Locked History Actions

InfolabClusterComputeHowtoJobArray

Here is a hypothetical... you have one program that is not multi-threaded nor aware of multiple cores. You have to run that program about a thousand times with different input parameters and different input data. And luckily... the results of a single run are independent of all the other results. This HOWTO describes how one might run such a scenario on the Infolab Compute Cluster.
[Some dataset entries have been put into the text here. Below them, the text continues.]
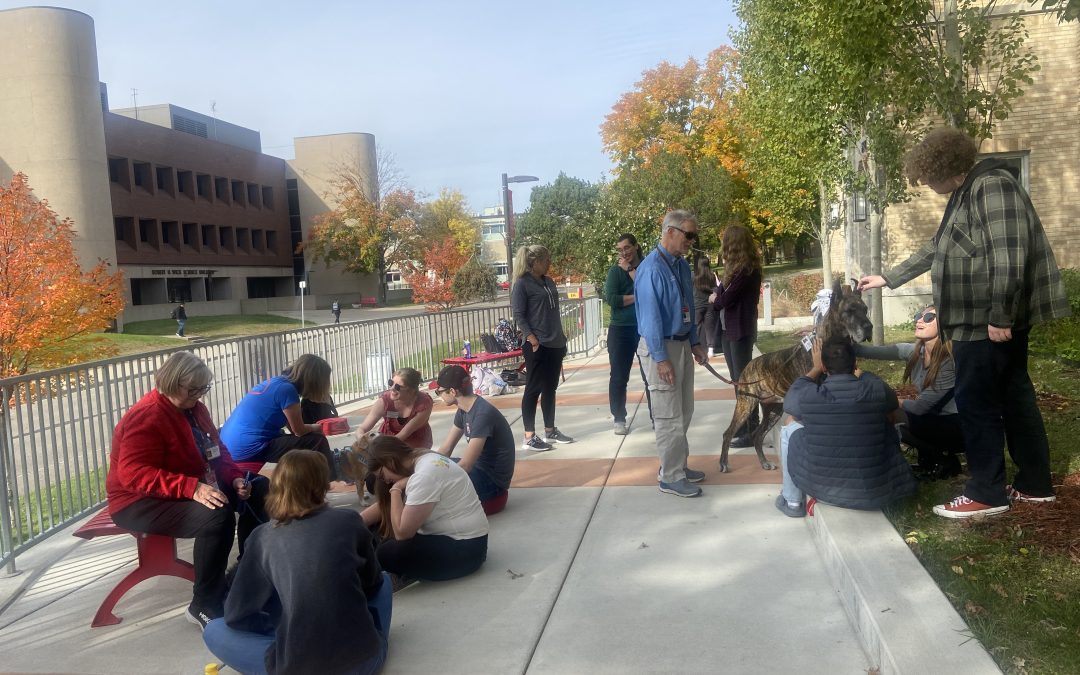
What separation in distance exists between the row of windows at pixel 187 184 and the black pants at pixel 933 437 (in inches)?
2060

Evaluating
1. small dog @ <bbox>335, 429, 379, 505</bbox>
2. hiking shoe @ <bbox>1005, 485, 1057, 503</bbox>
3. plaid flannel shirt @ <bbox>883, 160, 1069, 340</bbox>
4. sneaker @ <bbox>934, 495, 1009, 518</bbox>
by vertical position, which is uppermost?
plaid flannel shirt @ <bbox>883, 160, 1069, 340</bbox>

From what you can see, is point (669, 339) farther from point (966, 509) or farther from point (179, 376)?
point (179, 376)

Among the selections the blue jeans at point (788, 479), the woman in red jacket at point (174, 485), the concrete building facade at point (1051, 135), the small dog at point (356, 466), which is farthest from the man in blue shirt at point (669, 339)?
the concrete building facade at point (1051, 135)

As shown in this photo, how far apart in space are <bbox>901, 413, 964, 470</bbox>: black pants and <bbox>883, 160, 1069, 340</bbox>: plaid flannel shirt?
100 centimetres

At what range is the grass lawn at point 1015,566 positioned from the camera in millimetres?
3059

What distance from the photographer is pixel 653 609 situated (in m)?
3.99

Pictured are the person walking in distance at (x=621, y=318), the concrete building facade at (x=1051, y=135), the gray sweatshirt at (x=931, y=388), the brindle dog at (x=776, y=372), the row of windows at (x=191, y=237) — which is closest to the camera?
the gray sweatshirt at (x=931, y=388)

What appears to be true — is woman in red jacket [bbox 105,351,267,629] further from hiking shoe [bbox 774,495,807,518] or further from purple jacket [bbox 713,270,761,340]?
purple jacket [bbox 713,270,761,340]

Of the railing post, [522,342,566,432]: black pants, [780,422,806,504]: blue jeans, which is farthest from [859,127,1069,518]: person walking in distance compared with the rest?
the railing post

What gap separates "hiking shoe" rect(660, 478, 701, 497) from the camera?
574cm

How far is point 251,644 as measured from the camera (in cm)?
337

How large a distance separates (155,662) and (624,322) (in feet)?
16.5

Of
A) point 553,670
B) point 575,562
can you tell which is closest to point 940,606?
point 553,670

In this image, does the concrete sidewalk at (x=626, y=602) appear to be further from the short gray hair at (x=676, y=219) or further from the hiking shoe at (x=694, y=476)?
the short gray hair at (x=676, y=219)
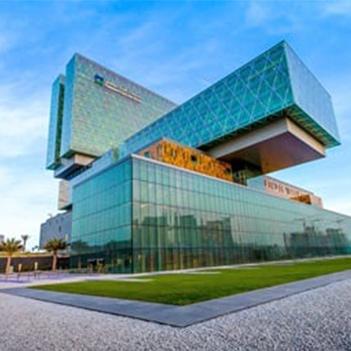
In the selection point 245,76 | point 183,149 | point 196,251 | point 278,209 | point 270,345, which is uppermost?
point 245,76

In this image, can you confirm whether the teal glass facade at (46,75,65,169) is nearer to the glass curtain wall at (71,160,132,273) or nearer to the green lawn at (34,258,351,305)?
the glass curtain wall at (71,160,132,273)

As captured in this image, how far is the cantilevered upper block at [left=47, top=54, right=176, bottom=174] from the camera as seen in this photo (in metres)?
93.6

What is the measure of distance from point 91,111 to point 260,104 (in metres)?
66.6

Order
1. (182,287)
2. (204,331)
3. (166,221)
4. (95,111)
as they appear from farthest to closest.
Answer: (95,111) → (166,221) → (182,287) → (204,331)

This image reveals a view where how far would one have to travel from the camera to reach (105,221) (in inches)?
1400

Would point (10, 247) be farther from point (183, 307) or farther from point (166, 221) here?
point (183, 307)

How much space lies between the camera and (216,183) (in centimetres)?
4322

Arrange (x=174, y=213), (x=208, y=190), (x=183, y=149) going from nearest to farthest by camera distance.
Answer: (x=174, y=213) < (x=208, y=190) < (x=183, y=149)

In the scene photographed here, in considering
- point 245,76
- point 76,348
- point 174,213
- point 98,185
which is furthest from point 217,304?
point 245,76

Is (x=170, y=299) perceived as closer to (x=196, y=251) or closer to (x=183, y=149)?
(x=196, y=251)

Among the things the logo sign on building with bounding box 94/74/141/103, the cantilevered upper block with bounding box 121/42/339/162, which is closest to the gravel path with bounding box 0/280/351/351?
the cantilevered upper block with bounding box 121/42/339/162

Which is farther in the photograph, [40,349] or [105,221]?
[105,221]

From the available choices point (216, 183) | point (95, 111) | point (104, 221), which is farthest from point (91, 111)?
point (104, 221)

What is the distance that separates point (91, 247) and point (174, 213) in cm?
1226
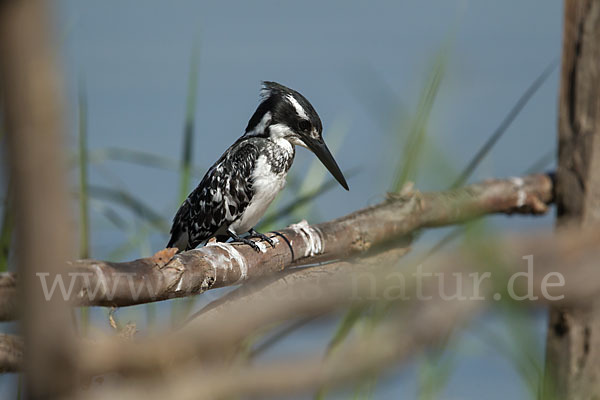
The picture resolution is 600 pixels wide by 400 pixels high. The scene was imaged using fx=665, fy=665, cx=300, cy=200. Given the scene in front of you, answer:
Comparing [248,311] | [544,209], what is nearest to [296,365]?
[248,311]

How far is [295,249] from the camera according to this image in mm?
1926

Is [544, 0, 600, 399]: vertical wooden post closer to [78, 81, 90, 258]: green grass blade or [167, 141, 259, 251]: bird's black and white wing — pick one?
[167, 141, 259, 251]: bird's black and white wing

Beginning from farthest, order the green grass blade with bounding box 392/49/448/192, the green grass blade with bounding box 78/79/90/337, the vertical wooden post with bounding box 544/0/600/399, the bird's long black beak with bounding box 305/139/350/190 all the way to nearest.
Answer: the vertical wooden post with bounding box 544/0/600/399 → the bird's long black beak with bounding box 305/139/350/190 → the green grass blade with bounding box 78/79/90/337 → the green grass blade with bounding box 392/49/448/192

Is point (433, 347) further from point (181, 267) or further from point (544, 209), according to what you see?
point (544, 209)

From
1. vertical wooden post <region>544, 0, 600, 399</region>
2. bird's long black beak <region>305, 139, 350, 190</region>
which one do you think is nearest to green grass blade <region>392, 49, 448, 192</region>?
bird's long black beak <region>305, 139, 350, 190</region>

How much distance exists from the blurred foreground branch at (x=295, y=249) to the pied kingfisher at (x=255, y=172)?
0.19m

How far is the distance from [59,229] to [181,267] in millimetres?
916

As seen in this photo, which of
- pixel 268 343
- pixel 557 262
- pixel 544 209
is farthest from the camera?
pixel 544 209

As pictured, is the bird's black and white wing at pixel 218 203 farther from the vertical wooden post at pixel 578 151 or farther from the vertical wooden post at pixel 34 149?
the vertical wooden post at pixel 34 149

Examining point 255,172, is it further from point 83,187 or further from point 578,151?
point 578,151

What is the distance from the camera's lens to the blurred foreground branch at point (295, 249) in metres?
0.95

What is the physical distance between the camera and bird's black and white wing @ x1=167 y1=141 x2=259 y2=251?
216 cm

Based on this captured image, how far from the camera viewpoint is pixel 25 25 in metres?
0.38

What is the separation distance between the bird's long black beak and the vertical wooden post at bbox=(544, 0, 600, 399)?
3.32 ft
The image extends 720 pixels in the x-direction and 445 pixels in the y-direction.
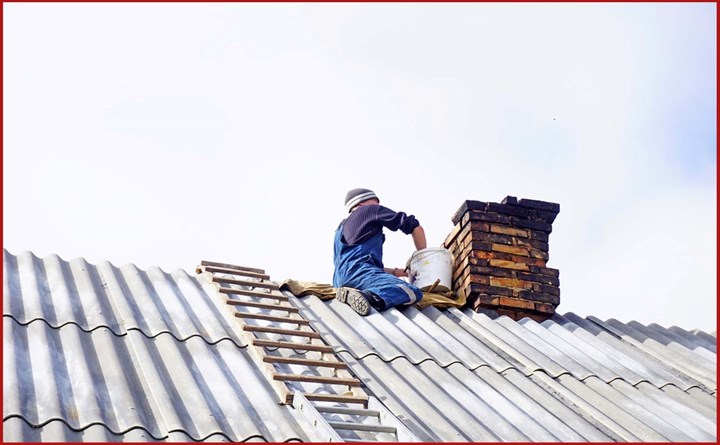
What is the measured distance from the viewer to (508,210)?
835 centimetres

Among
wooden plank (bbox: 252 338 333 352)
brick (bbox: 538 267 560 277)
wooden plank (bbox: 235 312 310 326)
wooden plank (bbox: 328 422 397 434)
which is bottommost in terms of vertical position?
wooden plank (bbox: 328 422 397 434)

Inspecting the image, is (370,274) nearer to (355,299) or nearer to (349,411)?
(355,299)

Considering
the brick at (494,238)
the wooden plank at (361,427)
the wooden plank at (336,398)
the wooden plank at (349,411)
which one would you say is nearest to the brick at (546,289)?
the brick at (494,238)

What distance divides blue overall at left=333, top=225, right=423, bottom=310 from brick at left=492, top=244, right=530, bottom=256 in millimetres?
947

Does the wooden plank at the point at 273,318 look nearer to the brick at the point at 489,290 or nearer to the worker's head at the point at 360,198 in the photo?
the brick at the point at 489,290

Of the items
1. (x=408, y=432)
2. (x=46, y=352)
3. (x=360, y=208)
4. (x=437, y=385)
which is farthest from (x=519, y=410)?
(x=360, y=208)

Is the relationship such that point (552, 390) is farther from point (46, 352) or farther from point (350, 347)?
point (46, 352)

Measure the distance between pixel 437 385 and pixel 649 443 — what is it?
1265mm

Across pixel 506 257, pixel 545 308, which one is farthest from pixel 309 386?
pixel 506 257

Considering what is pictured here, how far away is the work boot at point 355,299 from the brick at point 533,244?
1802 millimetres

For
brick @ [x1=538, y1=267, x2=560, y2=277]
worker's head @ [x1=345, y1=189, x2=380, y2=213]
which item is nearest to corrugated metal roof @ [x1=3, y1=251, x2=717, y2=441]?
brick @ [x1=538, y1=267, x2=560, y2=277]

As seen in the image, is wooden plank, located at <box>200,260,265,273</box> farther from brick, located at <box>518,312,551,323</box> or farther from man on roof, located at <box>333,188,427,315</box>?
brick, located at <box>518,312,551,323</box>

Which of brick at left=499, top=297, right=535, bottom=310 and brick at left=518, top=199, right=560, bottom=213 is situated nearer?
brick at left=499, top=297, right=535, bottom=310

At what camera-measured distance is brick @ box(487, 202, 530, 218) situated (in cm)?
830
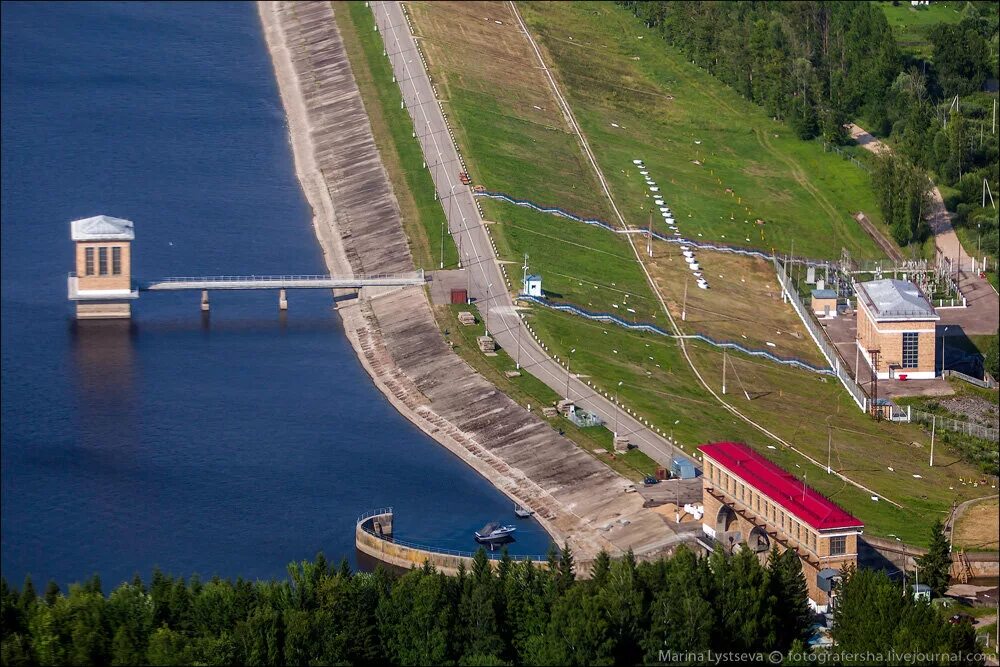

We presume that you know your qsub basics. If that is not the case, please see InfolabClusterComputeHowtoSingle and InfolabClusterComputeHowtoVariables first.

The submission script

We'll tackle this one the other way around. So let's create our submission script first. You can download the script here: JobArray.qsub.sh

   1 #!/bin/bash
   2 #PBS -N JobArray
   3 #PBS -l nodes=1:ppn=1
   4 #PBS -l walltime=00:01:00
   5 
   6 /usr/bin/python2.7 $HOME/tutorial/JobArray/JobArray.py $PBS_ARRAYID 

The only special thing here is that we'll be passing the array id (so the number of the job in the array) to our Python script.

The program

Again we are using the same simple Python script that sleeps for a while and outputs some time and the arguments that it was called with. You can download the script here: JobArray.py

   1 #!/usr/bin/python2.7
   2 
   3 import socket, datetime, time, getpass, sys
   4 
   5 arrayid = sys.argv[1]
   6 
   7 # We're using just using a simple list here but you can
   8 # easily imagine this getting read from a file or sth ...
   9 arguments = [
  10   [ "myarg1-0", "myarg2-0", "myarg3-0" ],
  11   [ "myarg1-1", "myarg2-1", "myarg3-1" ],
  12   [ "myarg1-2", "myarg2-2", "myarg3-2" ],
  13   [ "myarg1-3", "myarg2-3", "myarg3-3" ]
  14 ]
  15 
  16 start = datetime.datetime.now()
  17 hostname = socket.gethostname().split('.')[0]
  18 username = getpass.getuser()
  19 time.sleep(10)
  20 end = datetime.datetime.now()
  21 
  22 dfmt = "%Y-%m-%d %H:%M:%S"
  23 print "Started: %s Finished: %s Host: %s User: %s" % (start.strftime(dfmt), end.strftime(dfmt), hostname, username)
  24 print "My arguments:"
  25 print arguments [int(arrayid)]

The only twist is, that we are reading the actual arguments from the list provided in the script itself. This could be easily replaced by reading from a cvs file or some other, neater argument storage.

Submit the job

Nothing left to do but submit the job to the cluster with qsub:

qsub -V -t 0-3 $HOME/tutorial/JobArray/JobArray.qsub.sh

There is a few things to note about the -t argument. This argument specifies that we the job should be run as a job array. In addition to that it also specifies the array ids that our instabces will get. When we run the command above we'll get instances 0, 1, 2, 3 respectively. We could also specify those as a comma delimited list. The following command does the same thing as the previous one:

qsub -V -t 0,1,2,3 $HOME/tutorial/JobArray/JobArray.qsub.sh

We could also make up our own non-sequential ids:

qsub -V -t 111,211,311,411 $HOME/tutorial/JobArray/JobArray.qsub.sh

Anyhow, if our jobs ran successfully, we should be able to see the results in the output files. In our case:

~/ $ cat *.o*
Started: 2012-10-16 21:01:12 Finished: 2012-10-16 21:01:22 Host: iln28 User: akrevl
My arguments:
['myarg1-0', 'myarg2-0', 'myarg3-0']
Started: 2012-10-16 21:01:12 Finished: 2012-10-16 21:01:22 Host: iln28 User: akrevl
My arguments:
['myarg1-1', 'myarg2-1', 'myarg3-1']
Started: 2012-10-16 21:01:12 Finished: 2012-10-16 21:01:22 Host: iln28 User: akrevl
My arguments:
['myarg1-2', 'myarg2-2', 'myarg3-2']
Started: 2012-10-16 21:01:13 Finished: 2012-10-16 21:01:23 Host: iln28 User: akrevl
My arguments:
['myarg1-3', 'myarg2-3', 'myarg3-3']

So we successfully ran four instances of our script with 4 different sets of arguments. Of course this is only one way of doing things... but it seems to work...